Problems to solve:
**A)** Reproduce, word for word, everything in the interview excerpt from "Alaska: Yeah. We’ve" down to "culture and self-definition.".
**B)** In the interview excerpt, how many native members has the band had so far?
**C)** Condense the interview excerpt paragraph that begins "Yeah. We've had a total of three native members" into a short bulleted list that keeps its main facts.

Excerpt:
* * *

Alaska: Yeah. We’ve had a total of three native members so far. Two of the members of our band– one is Iroquois. Our former second drummer– we used to have two drummers in the band, and he was Iroquois as well. And we’ve had Jonas, he’s a guest singer on “One.” He’s also Iroquois. And also our guitarist John is also part indigenous from the Southwest from the border with Mexico.
Ruby: Also Spanish. He has a very long, interesting, convoluted family tree. We’re really interested in personal experiences with culture and self-definition.
Alaska: But also, for us… I’m half Chinese, but I’m also part Mormon. I’m part Swedish, part Irish. I’ve got a very complex background that I also draw on for inspiration. We made a statement about being racialized because all of our influences are Chinese and Japanese and all our other influences are denied. I’ve been to Ireland. I have family from the Southwest in potato country. They still live on farms. And if I were to say that I have all this Irish nationalist influence– Celtic music is a big thing I grew up with– people would be like, “Well, you’re not Irish.” And I would be like, “Yeah, but how many Irish-Americans even listen to Celtic music or know a word of Gaelic.” And I grew up with Gaelic around me. So it’s like, “Fine. You want to paint me with a broad brush. I’ll paint myself with a broad brush.” It’s like, “Give me that brush.” So I think other artists, in particular white American artists can draw influence from anything. They can be like, “Oh. I watched a documentary on National Geographic about Africa and now I’m going to play Afrobeat because I saw a documentary.” And then for us, things that are actually deeply personal– we get told, “Oh, that’s not yours.” So there’s a different imbalance about how people can access different cultures.

* * *

Data:
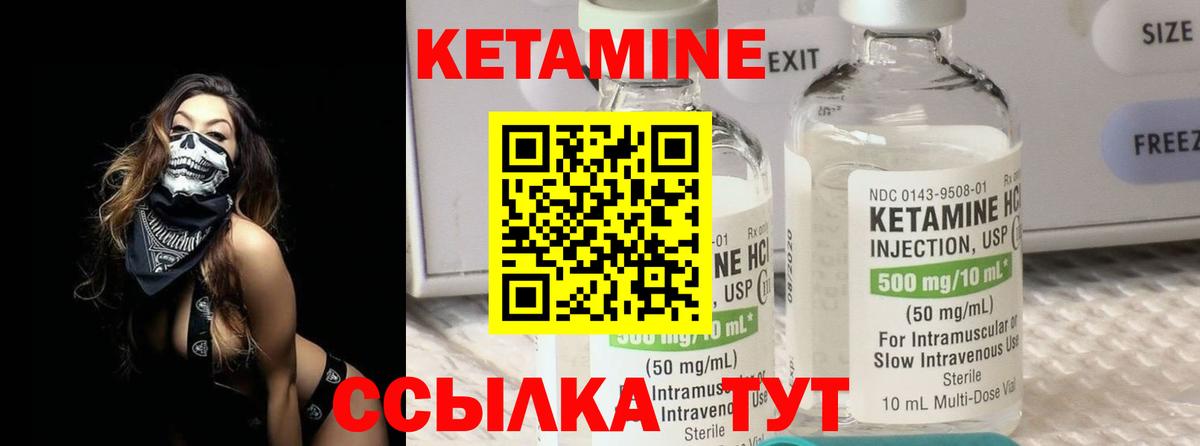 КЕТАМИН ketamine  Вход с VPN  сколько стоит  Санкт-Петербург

* * *

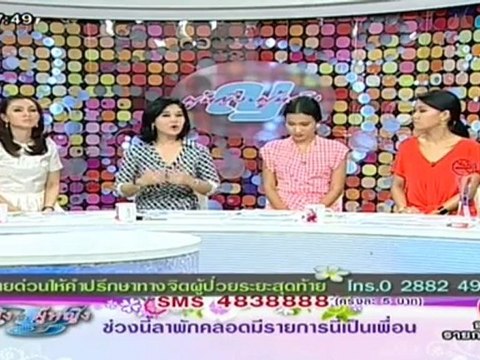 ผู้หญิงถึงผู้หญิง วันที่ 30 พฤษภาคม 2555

* * *

Answer set:
**A)**
Alaska: Yeah. We’ve had a total of three native members so far. Two of the members of our band– one is Iroquois. Our former second drummer– we used to have two drummers in the band, and he was Iroquois as well. And we’ve had Jonas, he’s a guest singer on “One.” He’s also Iroquois. And also our guitarist John is also part indigenous from the Southwest from the border with Mexico.
Ruby: Also Spanish. He has a very long, interesting, convoluted family tree. We’re really interested in personal experiences with culture and self-definition.

**B)** Three.

**C)**
- The band has had three native members so far.
- One member of the band is Iroquois.
- The band used to have two drummers, and its former second drummer was also Iroquois.
- Jonas, a guest singer on "One," is Iroquois as well.
- Guitarist John is part indigenous, from the Southwest on the border with Mexico.